To: LindyBill who wrote (84095)11/5/2004 2:30:21 AM
From: LindyBill  Read Replies (2) | Respond to of 793914
 
I hope they dump him, but he will probably survive. Better to have him inside pissing out. If he gets out of line when a nominee comes up, they have good leverage now.

It was unclear whether Specter had staved off a challenge to his chairmanship. Although he is in line by seniority to succeed Sen. Orrin G. Hatch (R-Utah), who is term-limited as Judiciary Committee chairman, Specter could be rejected either by a majority of committee Republicans or the full 55-member Senate Republican Conference.



Specter Denies Warning Bush Over Court Nominees

By Helen Dewar and Charles Lane
Washington Post Staff Writers
Friday, November 5, 2004; Page A05

Sen. Arlen Specter (R-Pa.), who expects to head the Judiciary Committee next year, moved yesterday to quell an uproar over comments that were widely interpreted as warning President Bush against choosing Supreme Court nominees who oppose abortion rights.

"Contrary to press accounts, I did not warn the president about anything" and would "never apply any litmus test" on abortion, Specter said in a statement. "I expect to support his nominees," Specter said later in a telephone interview.

The controversy, which could put Specter's accession to chairman in jeopardy, came as senators and their strategists began to pick their way through the post-election landscape, which appeared to strengthen Bush's hand on judicial nominations, although not without complications.
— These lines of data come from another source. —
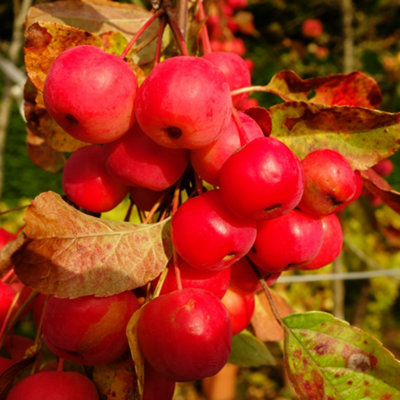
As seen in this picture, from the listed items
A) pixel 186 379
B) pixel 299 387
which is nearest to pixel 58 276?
pixel 186 379

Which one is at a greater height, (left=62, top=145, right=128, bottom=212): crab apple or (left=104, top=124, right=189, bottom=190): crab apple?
(left=104, top=124, right=189, bottom=190): crab apple

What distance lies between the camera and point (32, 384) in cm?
49

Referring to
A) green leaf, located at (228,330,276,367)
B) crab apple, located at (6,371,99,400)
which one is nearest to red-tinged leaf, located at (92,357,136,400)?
crab apple, located at (6,371,99,400)

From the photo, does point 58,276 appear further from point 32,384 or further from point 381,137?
point 381,137

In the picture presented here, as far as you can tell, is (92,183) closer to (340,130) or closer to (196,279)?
(196,279)

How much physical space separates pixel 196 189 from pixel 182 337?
191 mm

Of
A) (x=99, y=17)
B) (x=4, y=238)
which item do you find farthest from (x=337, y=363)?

Republicans figured their four-seat Senate gain will help win support for Bush's nominees among Democrats worried about whether their party was hurt by charges of "obstructionism," an element in the defeat of Minority Leader Thomas A. Daschle (D-S.D.) in Tuesday's voting.

But key Democrats vowed to continue opposing nominees they regard as extreme, employing filibusters if necessary, as they did over the past two years to block 10 of Bush's appeals court choices. Republicans will have 55 seats in the Senate next year, five short of the 60 needed to cut off stalling tactics.

Adding to the political tensions are Chief Justice William H. Rehnquist's recent diagnosis of thyroid cancer and expectations that a nomination for the high court will occur sooner rather than later.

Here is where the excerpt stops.